What can we do when we have observations of an object in multiple bands and want to construct a color image based on them?

In amateur astrophotography, we usually work with LRGB data and we have workflows to blend them and produce a final RGB image. Sometimes we also capture narrowband data and manually try some mappings to the RGB channels to generate a narrowband-only image, or to enhance nebulosity details on the LRGB data. 

Data from professional observatories usually include observations in more spectral bands. As an example, the Outer Planet Atmospheres Legacy (OPAL) program includes observations in 8 bands [2]. A more extreme case would be the data cubes from Integral Field Spectroscopy (IFS) observations, where each spatial pixel may have several thousand measurements in different wavelengths, sampling its associated spectrum. In these cases, to create a color image for outreach purposes, image processing specialists tend to select a few of the most interesting bands and map/combine them to RGB. 

Observations of Jupiter (2019) made in 8 bands by NASA OPAL Program

Proposed approach

The observations in different bands of the same object may be seen as a data cube, like in integral field spectroscopy: each pixel corresponds to a specific spatial coordinates of the sky and has N observations associated with it. Therefore, these input pixels are N-dimensional. But our final color image has only 3-dimensional pixels, corresponding to the R, G, and B channels. From this perspective, what we have to do is to find a dimensionality reduction transformation that effectively compresses those input 8-pixels into the output 3-pixels, ideally with minimal loss. The usual approaches do this by discarding some bands and combining others. Can we do this another way?

There are several dimensionality reduction algorithms in Data Science, where it is common to face datasets with thousands of variables or features. Maybe the most basic algorithm, borrowed from classical Statistics, is Principal Component Analysis (PCA). This algorithm finds a linear transformation from the input N-dimensional space into an output M-dimensional space that minimizes the loss of variance in statistical sense [3], or the reconstruction loss (mean squared error of the inverse transformation) if we see it as a compression problem [4], or the (euclidean) distance between samples and their projection onto the lower dimensional space [3]. In other words, the PCA transform reduces dimensionality trying to minimize the loss of information according to some mathematical criteria.

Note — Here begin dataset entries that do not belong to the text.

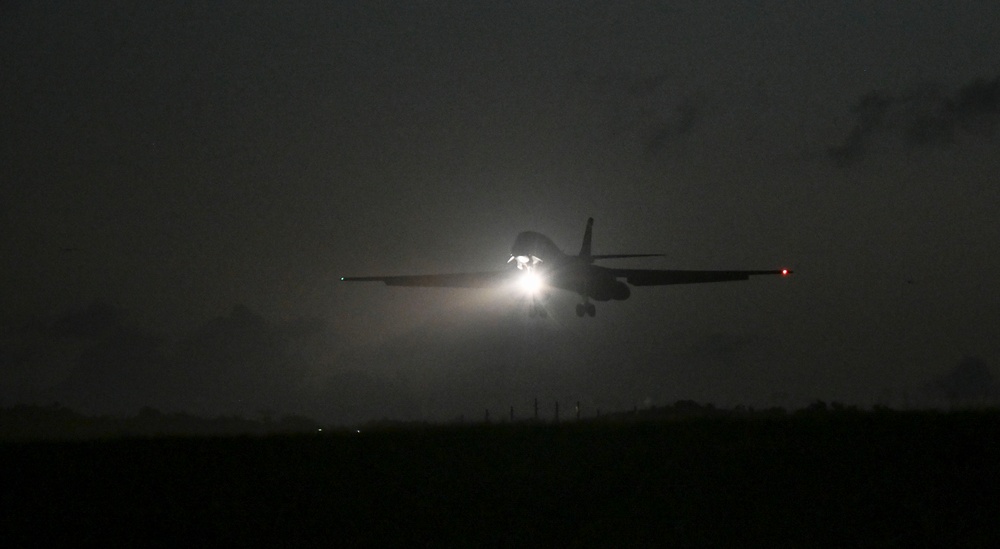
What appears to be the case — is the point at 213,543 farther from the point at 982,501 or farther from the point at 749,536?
the point at 982,501

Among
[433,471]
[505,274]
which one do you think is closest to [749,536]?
[433,471]

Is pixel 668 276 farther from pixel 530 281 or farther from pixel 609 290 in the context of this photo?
pixel 530 281

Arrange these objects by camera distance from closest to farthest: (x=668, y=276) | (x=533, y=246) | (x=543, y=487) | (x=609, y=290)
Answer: (x=543, y=487) < (x=533, y=246) < (x=609, y=290) < (x=668, y=276)

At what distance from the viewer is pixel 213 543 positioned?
1053 inches

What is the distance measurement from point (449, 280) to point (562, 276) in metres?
7.55

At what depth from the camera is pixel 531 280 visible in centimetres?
5581

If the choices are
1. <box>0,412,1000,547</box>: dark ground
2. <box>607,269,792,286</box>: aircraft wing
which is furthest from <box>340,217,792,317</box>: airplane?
<box>0,412,1000,547</box>: dark ground

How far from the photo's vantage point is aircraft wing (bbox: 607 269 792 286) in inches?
2331

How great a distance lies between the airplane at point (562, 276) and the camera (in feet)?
183

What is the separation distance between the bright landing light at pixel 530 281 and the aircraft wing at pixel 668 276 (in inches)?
193

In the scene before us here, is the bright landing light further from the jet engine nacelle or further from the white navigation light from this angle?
the jet engine nacelle

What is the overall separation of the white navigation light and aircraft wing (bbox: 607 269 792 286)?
16.1 feet

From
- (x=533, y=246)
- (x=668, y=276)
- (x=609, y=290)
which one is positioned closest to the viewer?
(x=533, y=246)

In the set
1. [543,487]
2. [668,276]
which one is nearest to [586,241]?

The PCA output components have some interesting properties [3]:

  • They are ordered by the amount of information (or more precisely, explained variance, in statistical terms) they carry, so the first component carries more information than the second, and the second more than the third, etc.;
  • In many cases, only a few components suffice to convey most of the original information;
  • They are linearly uncorrelated, i.e., in some sense, the information carried by one component is not "repeated" in other components;
  • The first component is a weighted average (linear combination with positive weights whose squared sum is equal to 1) of the input dimensions.

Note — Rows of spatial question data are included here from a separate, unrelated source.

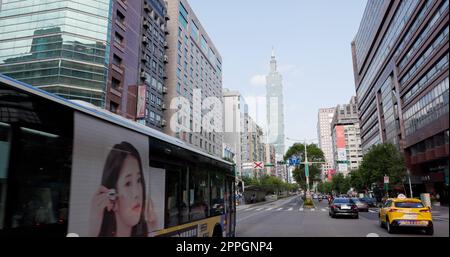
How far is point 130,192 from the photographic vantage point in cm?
434

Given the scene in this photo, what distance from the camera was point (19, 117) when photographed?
3309 millimetres

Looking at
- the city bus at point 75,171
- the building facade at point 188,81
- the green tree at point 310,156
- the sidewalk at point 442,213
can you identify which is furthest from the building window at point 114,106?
the sidewalk at point 442,213

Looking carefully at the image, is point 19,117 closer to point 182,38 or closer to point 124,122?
point 124,122

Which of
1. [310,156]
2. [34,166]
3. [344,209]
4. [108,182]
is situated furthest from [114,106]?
[310,156]

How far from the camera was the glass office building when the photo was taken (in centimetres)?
3997

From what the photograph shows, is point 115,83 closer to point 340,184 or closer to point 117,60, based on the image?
point 117,60

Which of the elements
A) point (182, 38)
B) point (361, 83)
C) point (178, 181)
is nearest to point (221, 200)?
point (178, 181)

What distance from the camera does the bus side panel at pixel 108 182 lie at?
3.63 m

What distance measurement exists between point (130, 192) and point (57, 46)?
41.7 meters

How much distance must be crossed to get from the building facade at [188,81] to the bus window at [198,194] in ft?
157

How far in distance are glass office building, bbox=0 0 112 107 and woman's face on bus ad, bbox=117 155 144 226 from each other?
39045mm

Although this is a technical detail, we should bear in mind that for PCA only the direction (of the axis of the lower dimensional space) is relevant [5]. This means that in some cases, one component may be generated with its sign flipped. 

The input data should be normalized in order for PCA to perform best. Also, in the case of astronomical images, PCA will work better on stretched, i.e., non-linearized input images. 

Applied to astronomical images, the first component usually carries more than 80% of the variation in the input data. Being a weighted average, this first component can be easily interpreted as an overall representation of the luminosity of the object. 

From left to right: first, second and third principal components extracted by PCA from the OPAL Jupiter input bands. They account for ~97% of the total variance of the input data, with more than 80% explained by the first component alone. 

In data visualization, perceptual psychology should be taken into account to efficiently convey information graphically: There are some rules that we should follow to effectively encode information in a data visualization [6] [7]. In general, it is accepted that color can be tricky, so shapes (lengths, areas, contrasts, textures, etc.) are preferred when encoding information graphically. Therefore, we will use this first component, the one holding the most of the variation of the original data, as luminance data to construct our final image. We encode most of the original information as shapes

To produce a final color image and, at the same time, incorporate more information coming from the original data, we will use additional principal components. This will encode information not contained in the first component into chrominance. How many components? Just two of them will suffice to cover all possible hues and saturation values. 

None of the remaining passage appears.